Task details.
Consider the entries given below. Count the lines that include "Gail" and give only the count.
━━ Task inputs ━━
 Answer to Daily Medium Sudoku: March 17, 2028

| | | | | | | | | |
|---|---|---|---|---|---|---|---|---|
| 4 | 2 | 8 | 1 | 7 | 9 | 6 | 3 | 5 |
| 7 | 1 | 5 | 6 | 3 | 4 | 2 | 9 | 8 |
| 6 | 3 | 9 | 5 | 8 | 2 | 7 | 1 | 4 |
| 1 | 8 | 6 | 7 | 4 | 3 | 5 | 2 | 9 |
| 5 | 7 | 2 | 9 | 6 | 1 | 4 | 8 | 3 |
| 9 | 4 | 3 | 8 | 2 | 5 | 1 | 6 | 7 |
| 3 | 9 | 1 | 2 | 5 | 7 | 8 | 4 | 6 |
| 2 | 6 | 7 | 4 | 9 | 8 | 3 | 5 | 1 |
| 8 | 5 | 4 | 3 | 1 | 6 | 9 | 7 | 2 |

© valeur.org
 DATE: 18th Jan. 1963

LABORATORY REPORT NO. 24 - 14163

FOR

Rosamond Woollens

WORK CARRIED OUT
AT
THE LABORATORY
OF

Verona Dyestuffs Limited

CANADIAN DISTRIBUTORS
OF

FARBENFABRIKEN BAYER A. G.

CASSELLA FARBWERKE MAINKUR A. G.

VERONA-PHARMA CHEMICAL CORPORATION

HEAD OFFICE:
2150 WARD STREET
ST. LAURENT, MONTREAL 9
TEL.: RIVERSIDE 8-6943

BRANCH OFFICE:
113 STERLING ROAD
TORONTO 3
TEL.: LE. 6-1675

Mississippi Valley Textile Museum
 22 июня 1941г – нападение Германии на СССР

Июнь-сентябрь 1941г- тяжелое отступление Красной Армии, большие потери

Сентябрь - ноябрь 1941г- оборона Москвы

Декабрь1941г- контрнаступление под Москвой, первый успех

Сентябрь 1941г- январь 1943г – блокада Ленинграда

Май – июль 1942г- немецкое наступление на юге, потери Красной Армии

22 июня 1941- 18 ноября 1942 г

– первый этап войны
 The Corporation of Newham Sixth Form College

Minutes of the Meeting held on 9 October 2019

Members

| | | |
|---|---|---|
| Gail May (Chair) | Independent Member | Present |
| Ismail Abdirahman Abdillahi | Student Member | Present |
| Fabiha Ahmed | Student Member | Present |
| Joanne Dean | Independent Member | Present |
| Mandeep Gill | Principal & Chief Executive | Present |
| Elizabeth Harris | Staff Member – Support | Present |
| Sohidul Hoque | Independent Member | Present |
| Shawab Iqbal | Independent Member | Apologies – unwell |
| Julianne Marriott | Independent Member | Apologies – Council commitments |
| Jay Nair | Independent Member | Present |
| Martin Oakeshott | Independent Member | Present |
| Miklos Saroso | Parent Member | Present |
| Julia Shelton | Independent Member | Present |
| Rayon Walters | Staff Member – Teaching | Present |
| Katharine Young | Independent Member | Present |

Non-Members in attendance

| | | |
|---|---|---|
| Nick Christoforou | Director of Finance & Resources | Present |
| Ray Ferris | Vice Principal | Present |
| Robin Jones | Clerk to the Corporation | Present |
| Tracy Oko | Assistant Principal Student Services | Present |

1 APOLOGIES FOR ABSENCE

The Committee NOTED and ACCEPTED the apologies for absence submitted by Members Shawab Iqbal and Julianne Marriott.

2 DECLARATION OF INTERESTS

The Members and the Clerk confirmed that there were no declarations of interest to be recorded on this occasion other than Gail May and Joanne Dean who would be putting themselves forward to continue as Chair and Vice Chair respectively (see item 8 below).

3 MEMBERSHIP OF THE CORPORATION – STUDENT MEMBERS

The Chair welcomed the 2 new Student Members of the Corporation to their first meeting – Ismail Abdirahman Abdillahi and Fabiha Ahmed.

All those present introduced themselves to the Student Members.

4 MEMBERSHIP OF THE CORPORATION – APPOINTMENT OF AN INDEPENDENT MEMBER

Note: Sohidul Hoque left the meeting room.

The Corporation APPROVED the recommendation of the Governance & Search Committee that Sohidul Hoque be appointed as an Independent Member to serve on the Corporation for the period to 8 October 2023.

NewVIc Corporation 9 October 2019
━━━
Response to this task.
2